### YOUR INSTRUCTIONS
From the line that contains "PRODUCTION ENVIRONMENT" to the end of the entries, copy each line exactly, though the pictures stay out.

___

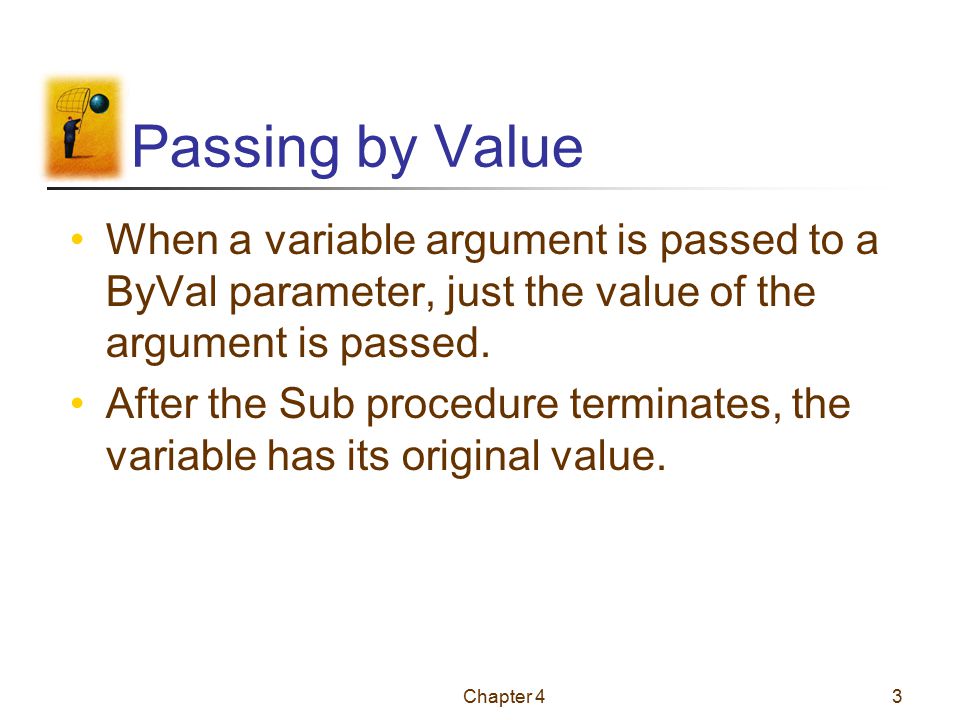 Passing by Value

• When a variable argument is passed to a ByVal parameter, just the value of the argument is passed.
• After the Sub procedure terminates, the variable has its original value.

Chapter 4

3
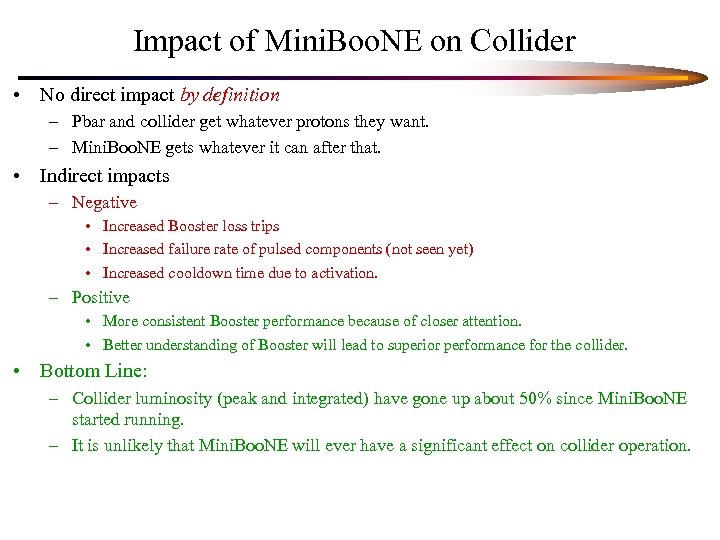 Impact of MiniBooNE on Collider

• No direct impact by definition
– Pbar and collider get whatever protons they want.
– MiniBooNE gets whatever it can after that.

• Indirect impacts
– Negative
• Increased Booster loss trips
• Increased failure rate of pulsed components (not seen yet)
• Increased cooldown time due to activation.
– Positive
• More consistent Booster performance because of closer attention.
• Better understanding of Booster will lead to superior performance for the collider.

• Bottom Line:
– Collider luminosity (peak and integrated) have gone up about 50% since MiniBooNE started running.
– It is unlikely that MiniBooNE will ever have a significant effect on collider operation.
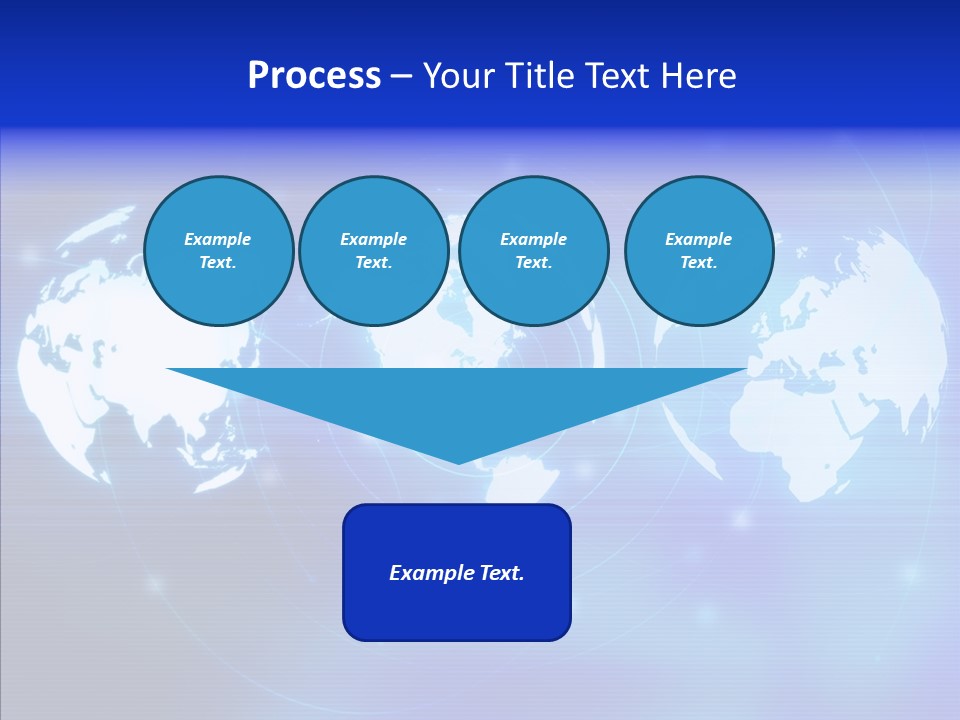 Process – Your Title Text Here

Example Text.

Example Text.

Example Text.

Example Text.

Example Text.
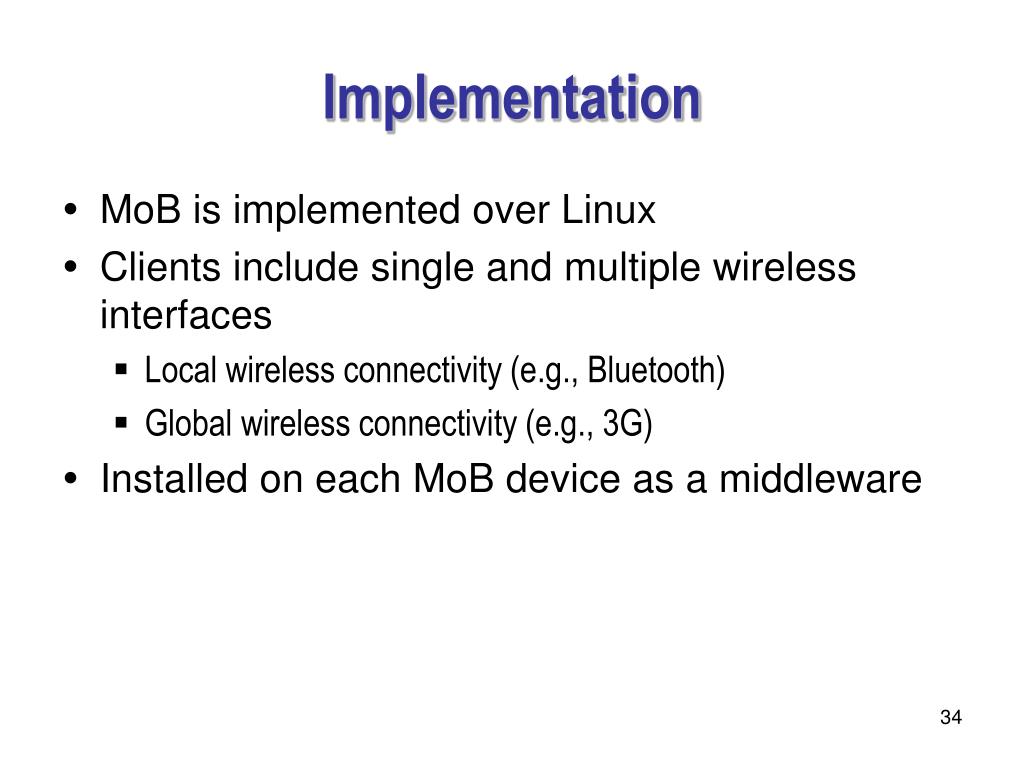 Implementation

• MoB is implemented over Linux
• Clients include single and multiple wireless interfaces
  ▪ Local wireless connectivity (e.g., Bluetooth)
  ▪ Global wireless connectivity (e.g., 3G)
• Installed on each MoB device as a middleware

34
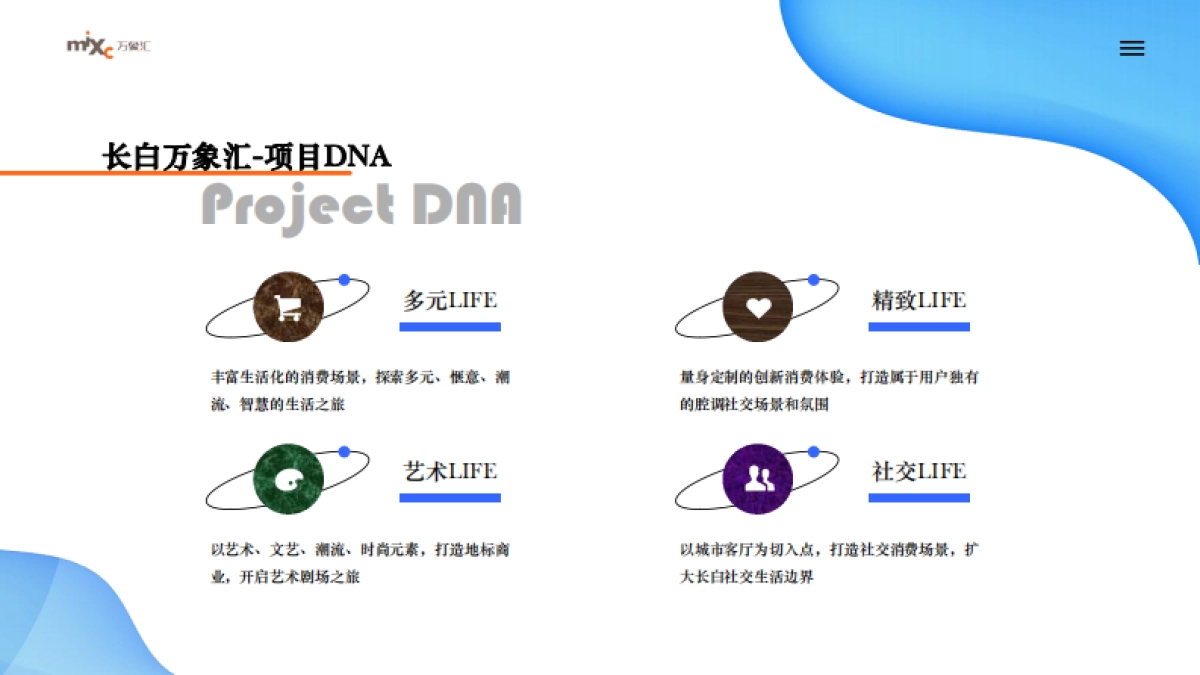 mixc 万象汇

长白万象汇-项目DNA

Project DNA

多元LIFE

丰富生活化的消费场景，探索多元、惬意、潮流、智慧的生活之旅

精致LIFE

量身定制的创新消费体验，打造属于用户独有的腔调社交场景和氛围

艺术LIFE

以艺术、文艺、潮流、时尚元素，打造地标商业，开启艺术剧场之旅

社交LIFE

以城市客厅为切入点，打造社交消费场景，扩大长白社交生活边界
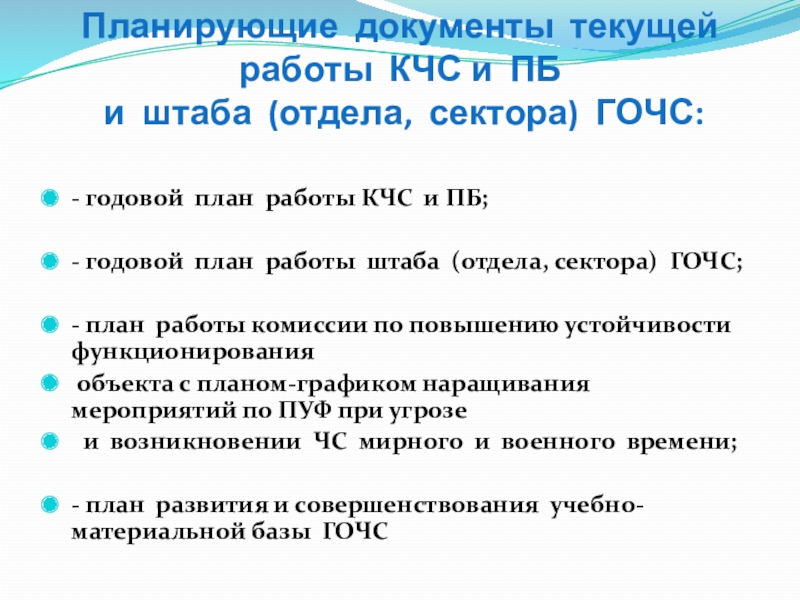 Планирующие документы текущей работы КЧС и ПБ
и штаба (отдела, сектора) ГОЧС:

- годовой план работы КЧС и ПБ;

- годовой план работы штаба (отдела, сектора) ГОЧС;

- план работы комиссии по повышению устойчивости функционирования

объекта с планом-графиком наращивания мероприятий по ПУФ при угрозе

и возникновении ЧС мирного и военного времени;

- план развития и совершенствования учебно-материальной базы ГОЧС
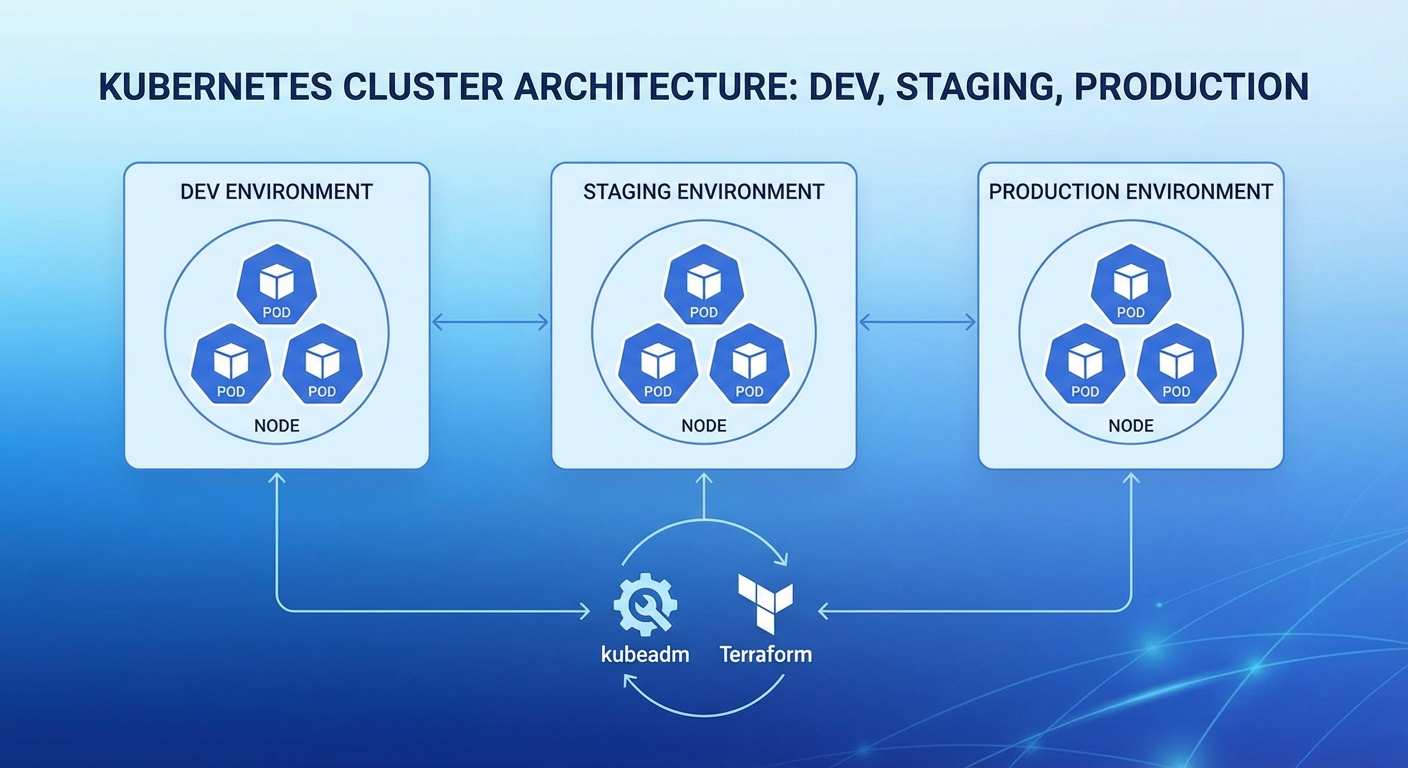 KUBERNETES CLUSTER ARCHITECTURE: DEV, STAGING, PRODUCTION

DEV ENVIRONMENT

POD

POD

POD

NODE

STAGING ENVIRONMENT

POD

POD

POD

NODE

PRODUCTION ENVIRONMENT

POD

POD

POD

NODE

kubeadm

Terraform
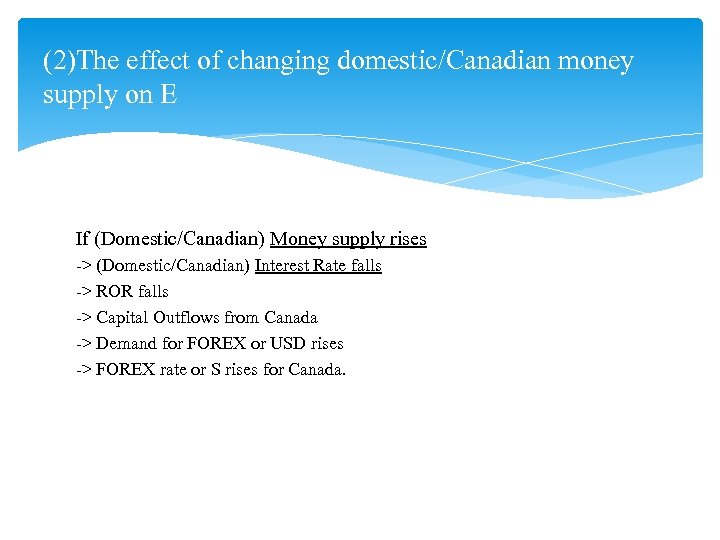 (2)The effect of changing domestic/Canadian money supply on E

If (Domestic/Canadian) Money supply rises
-> (Domestic/Canadian) Interest Rate falls
-> ROR falls
-> Capital Outflows from Canada
-> Demand for FOREX or USD rises
-> FOREX rate or S rises for Canada.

___

### WRITTEN SOLUTION
PRODUCTION ENVIRONMENT

POD

POD

POD

NODE

kubeadm

Terraform
 (2)The effect of changing domestic/Canadian money supply on E

If (Domestic/Canadian) Money supply rises
-> (Domestic/Canadian) Interest Rate falls
-> ROR falls
-> Capital Outflows from Canada
-> Demand for FOREX or USD rises
-> FOREX rate or S rises for Canada.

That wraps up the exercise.